Quinta, 26 Mai 2022

Redes sociais impulsionam vendas

Redes sociais impulsionam vendas

A Internet é uma opção para gerar renda e vendas. Com criatividade e um bom produto a oferecer, profissionais estão empreendendo com sucesso nas redes
A Internet é uma opção para gerar renda e vendas. Com criatividade e um bom produto a oferecer, profissionais estão empreendendo com sucesso nas redes sociais. Em Americana, perfis do Instagram destacam o forte crescimento nas vendas online.

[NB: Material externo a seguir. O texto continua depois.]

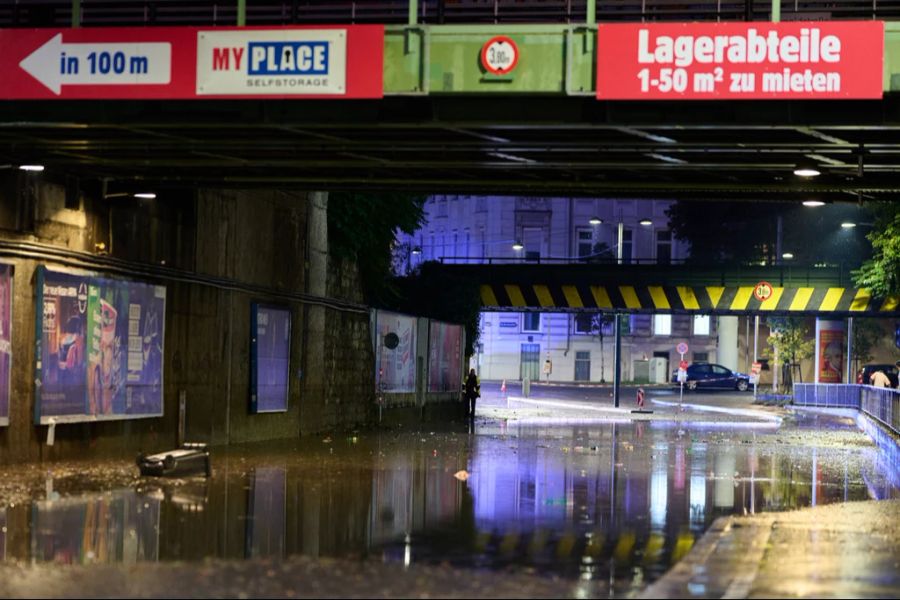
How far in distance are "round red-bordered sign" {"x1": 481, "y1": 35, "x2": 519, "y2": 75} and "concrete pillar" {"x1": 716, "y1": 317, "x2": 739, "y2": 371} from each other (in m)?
89.4

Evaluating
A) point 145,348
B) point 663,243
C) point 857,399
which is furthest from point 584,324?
point 145,348

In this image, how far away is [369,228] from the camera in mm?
37031

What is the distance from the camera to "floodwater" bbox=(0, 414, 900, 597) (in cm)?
1339

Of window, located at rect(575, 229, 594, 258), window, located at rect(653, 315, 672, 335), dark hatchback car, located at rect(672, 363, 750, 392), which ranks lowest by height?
dark hatchback car, located at rect(672, 363, 750, 392)

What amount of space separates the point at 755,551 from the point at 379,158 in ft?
31.4

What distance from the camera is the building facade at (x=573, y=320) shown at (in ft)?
335

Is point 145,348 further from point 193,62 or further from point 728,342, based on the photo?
point 728,342

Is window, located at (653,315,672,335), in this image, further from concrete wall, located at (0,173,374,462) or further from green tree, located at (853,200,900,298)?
concrete wall, located at (0,173,374,462)

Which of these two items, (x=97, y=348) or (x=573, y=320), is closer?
(x=97, y=348)

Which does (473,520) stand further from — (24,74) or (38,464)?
(38,464)

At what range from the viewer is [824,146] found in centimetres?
1869

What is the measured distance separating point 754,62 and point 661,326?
89.1 m

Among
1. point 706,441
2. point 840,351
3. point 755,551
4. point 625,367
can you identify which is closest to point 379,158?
point 755,551

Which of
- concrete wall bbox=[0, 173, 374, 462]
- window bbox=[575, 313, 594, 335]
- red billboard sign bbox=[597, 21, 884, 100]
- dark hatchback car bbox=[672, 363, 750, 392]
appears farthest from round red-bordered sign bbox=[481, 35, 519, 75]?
window bbox=[575, 313, 594, 335]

Para entender como o compartilhamento de fotos e vídeos virou negócio, o TODODIA conversou com as responsáveis pelas marcas Mille Cuca, Carol M e VMM Shirts.

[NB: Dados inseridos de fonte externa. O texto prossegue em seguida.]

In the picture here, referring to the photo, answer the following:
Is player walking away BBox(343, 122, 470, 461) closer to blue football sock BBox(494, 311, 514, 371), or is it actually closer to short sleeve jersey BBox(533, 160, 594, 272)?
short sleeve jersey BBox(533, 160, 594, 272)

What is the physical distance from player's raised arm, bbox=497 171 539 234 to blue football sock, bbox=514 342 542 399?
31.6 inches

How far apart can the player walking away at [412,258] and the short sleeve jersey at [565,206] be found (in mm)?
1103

Na era digital, o produtor conversa diretamente com o consumidor final. E é assim que se descobre quem está por trás da Mille Cuca. O perfil tem 16 mil seguidores e apresenta a seguinte descrição na rede social: "Cookies feitos com a mais sincera intenção para criar momentos de alegria".

A fundadora da loja virtual, Jamile Peixoto, conta que a ideia de fazer os biscoitos e vender pela Internet surgiu assim que terminou o curso técnico de Nutrição.

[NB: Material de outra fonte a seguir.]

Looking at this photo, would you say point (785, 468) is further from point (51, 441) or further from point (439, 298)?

Três vezes por semana, Mille prepara os cookies e os embala em caixinhas que seguem para Americana, Santa Bárbara d'Oeste, Nova Odessa, Limeira, Sumaré, Campinas, Araras e São Paulo.

O modelo do negócio é familiar. Enquanto a empreendedora prepara os biscoitos, os pais e irmão cuidam dos pedidos, das entregas e das publicações na Internet. "O investimento que mais tem valor é a dedicação diária para fazer o negócio dar certo", declara Mille.

Formada em Moda, Rosah Passos trabalha há dez anos nos segmentos têxtil e de moda. Ela é proprietária de duas marcas: VMM Shirts (abreviatura para Vozes em Minha Mente) e VMM Sports. Com loja física em Americana, Rosah também usa as redes sociais para expandir os negócios. "O celular é um instrumento poderoso. Todo mundo está conectado, o tempo inteiro, por isso é mais fácil que os clientes cheguem até mim", revela.

Com publicações patrocinadas, que variam entre R$30 e R$70, Rosah conta que o investimento impulsiona as vendas em um raio de até 25 quilômetros. "A partir do que veem, muitas pessoas fecham comigo. Gente que não conhecia meu trabalho, mas descobriu minhas produções através de um post. A dinâmica mudou", destaca.

Os clientes são de Americana e região, mas os produtos - camisetas e roupas esportivas - são enviados para todo o Brasil. "O CEP mais distante que despachei encomenda foi para João Pessoa, na Paraíba", afirma.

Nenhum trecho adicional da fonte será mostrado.